Williamsburg Development

I distinctly remember my parents once getting mad at me and saying something like, “the whole world doesn’t revolve around you.”  The thing that I hate about visiting friends in Williamsburg, Brooklyn is that when I’m there, this idea of the world not revolving around me, or at least, people like me, just doesn’t ring true.

I love skateboarding, and fixed gear bikes, and grafitti, but walking down Bedford, I feel like I’m in a commercial.  And the neighborhood is so familiar to me, and familiar enough that, even as a visitor, I notice changes – that Bodega shut down, this Bodega seems to carry fancier beer.  And it’s crazy howyou can seperate out the ironic white-kid graffiti from the rest, and how it has this menacing colonial quality.  It gives me the same fear as seeing the little posts popping up for the surveyors in the field behind my house.

Living in Bloomington, I understand that it’s nice to be in a place where there is support and excitement surrounding the things that you make, and the things that you like doing.  But I think that living somewhere should also be a negotiation, or rather, a dialogue between the different desires of different people.  I think that people should exist for themselves and that their survival in a place shouldn’t be tied to existing at the service of others.

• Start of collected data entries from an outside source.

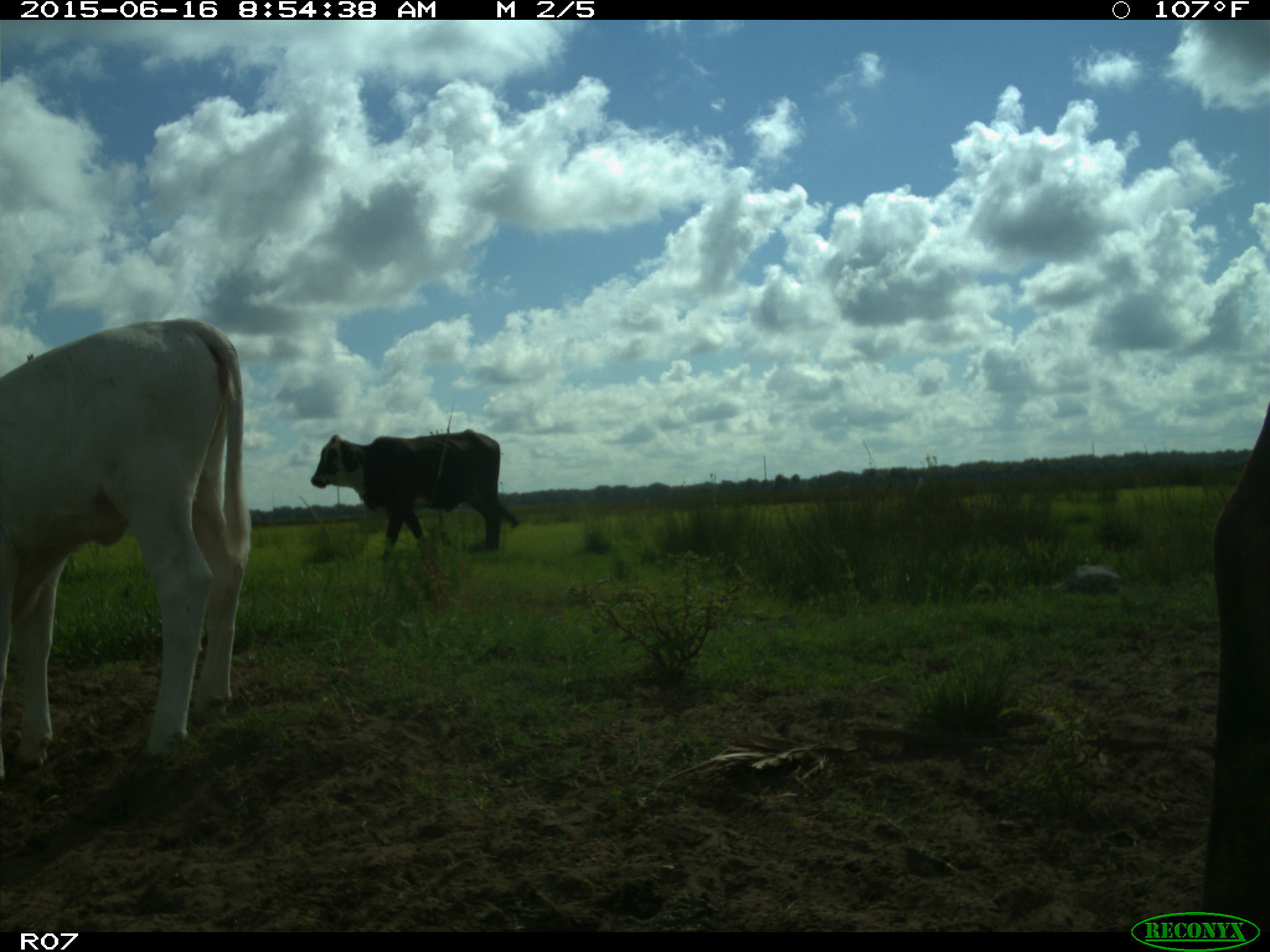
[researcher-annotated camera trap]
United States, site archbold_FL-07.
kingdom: Animalia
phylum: Chordata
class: Mammalia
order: Artiodactyla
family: Bovidae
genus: Bos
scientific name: Bos taurus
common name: domestic cow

Every year the students come back to Bloomington, and it is both frustrating and exciting.  This week, I’ve gotten two e-mails from strangers asking about the show I’m setting up this weekend, and it seems so long ago that people in town were excited about shows.  The university definitely brings a certain vitality to the town, but the relationship can feel one-sided too.  Whether it’s Kiva providing Internet to the college-oriented apartment buildings, Boxcar selling textbooks, or the bike project gearing up for a huge student bicycle demand, everything around me feels like it’s growing to support one kind of person.  Certainly, it’s not much of a dialogue or a compromise, at least on a large scale.  But some of my favorite people in Bloomington are students, and it is true, that more than anywhere else I can think of, any given person has the ability to build things, at least metaphorically, to stand alongside the college apartments, boutiques and bar and grills, to provoke that dialogue, to negotiate that compromise.